FeaturedIndoDoc Vision: Automated Kartu Keluarga Extraction with State-of-the-Art A
About this Project
IndoDoc Vision is a pipeline designed to extract structured JSON data from Indonesian Family Card (Kartu Keluarga) documents. By integrating YOLOv8, U-Net, and Gemini VLM, the system achieves >95% field-level accuracy.
Details
Features According to the sources, the project utilizes a sophisticated three-stage pipeline to ensure maximum reliability:
• Intelligent Detection: Uses YOLOv8 to pinpoint 22 specific field classes (e.g., NIK, Name, Address) with high precision (mAP@0.5-0.95 = 0.886).
• Advanced Enhancement: Employs a U-Net model to "clean" document crops through denoising, binarization, and line removal, making the text significantly more legible for the extraction phase.

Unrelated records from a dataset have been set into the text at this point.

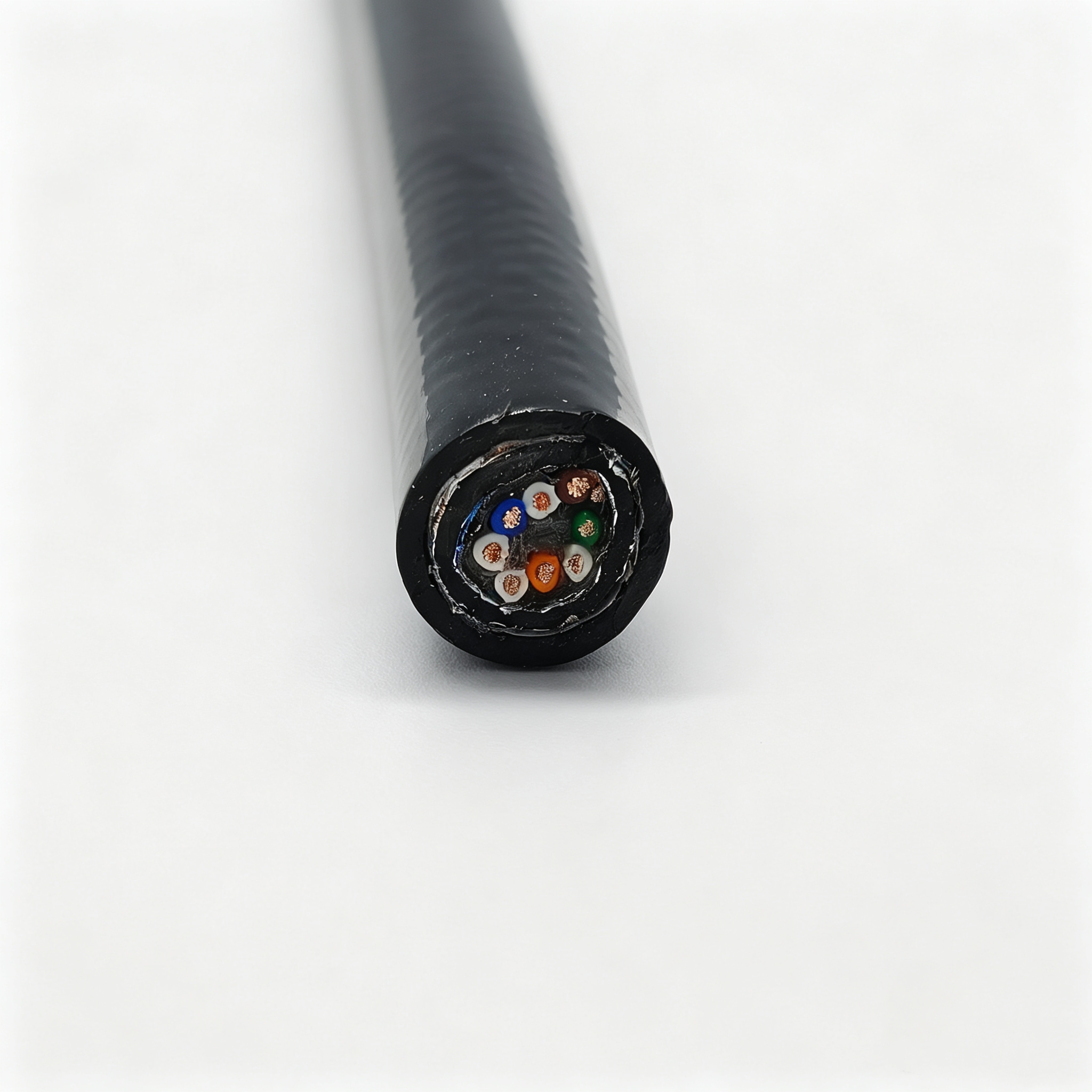 水密光电复合电缆 水下电缆 4×2×20AWG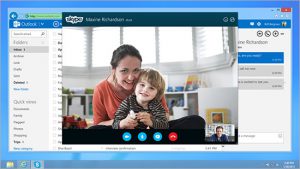 Read more about the article Microsoft launches 3D Skype video calls?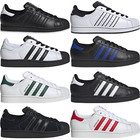 Adidas Originals Superstar Ii Men Sneaker Shoe Size 7-14 New Colors New In Box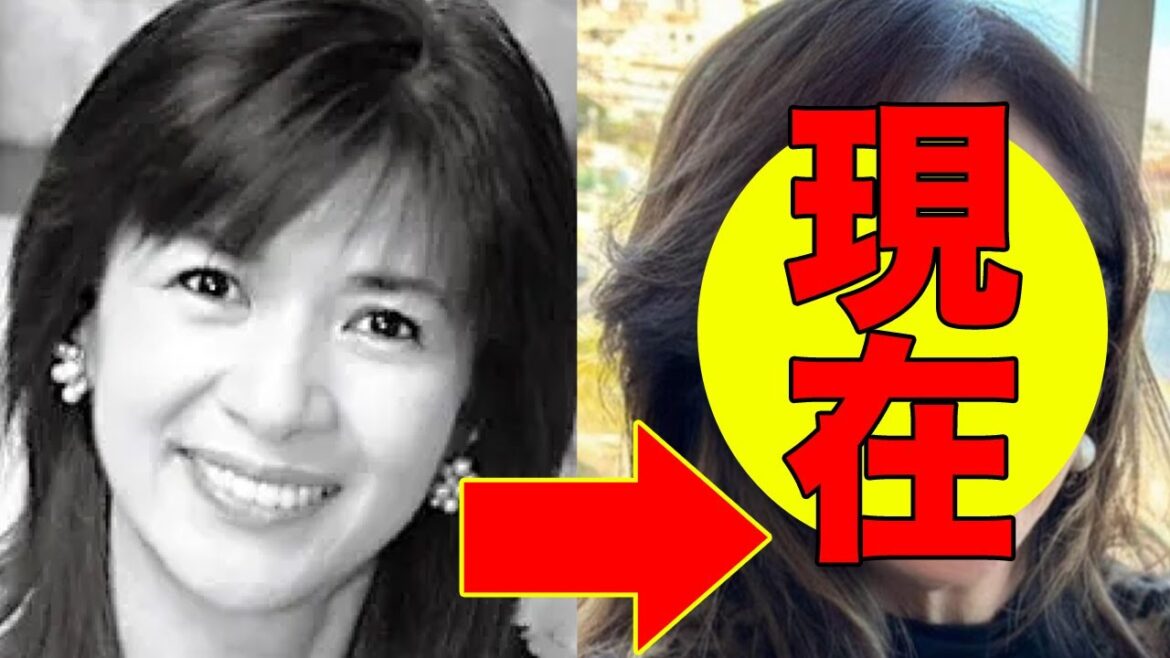 早瀬久美、今現在が衝撃的すぎると話題に！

• VLM Extraction: Leverages Google Gemini 1.5 to perform intelligent field association and OCR, converting visual data into a structured JSON format.
• Production Capabilities: The system is Docker-ready, supports Prometheus metrics for observability, and features a secure design that ensures no PII (Personally Identifiable Information) logging.
Challenges The primary challenge identified in the sources was balancing latency and accuracy. While a "VLM Only" mode is faster (~1.0s), it suffers from hallucinations and lower accuracy (85-92%) on poor-quality documents. Implementing the "Full Pipeline" solves this but introduces higher GPU memory usage and increased complexity by managing three separate model dependencies.
Key Learnings
• The "Sweet Spot": Through testing, the YOLO + VLM mode was discovered to be the recommended balance for most production cases, providing accurate row association and layout understanding while being ~400ms faster than the Full Pipeline.
• Critical Preprocessing: The sources highlight that U-Net enhancement is essential for legacy or low-quality documents to prevent OCR errors caused by table borders or image noise.
• Efficiency Tools: Implementing the UV package manager was a significant breakthrough, allowing for 10-100x faster package installations compared to traditional methods.
Analogy: Think of this system as a high-speed automated sorting facility: YOLO is the scanner that identifies where the packages are; U-Net is the cleaning station that removes mud and dust from the labels; and Gemini VLM is the intelligent clerk who reads the labels and records them perfectly into the digital database.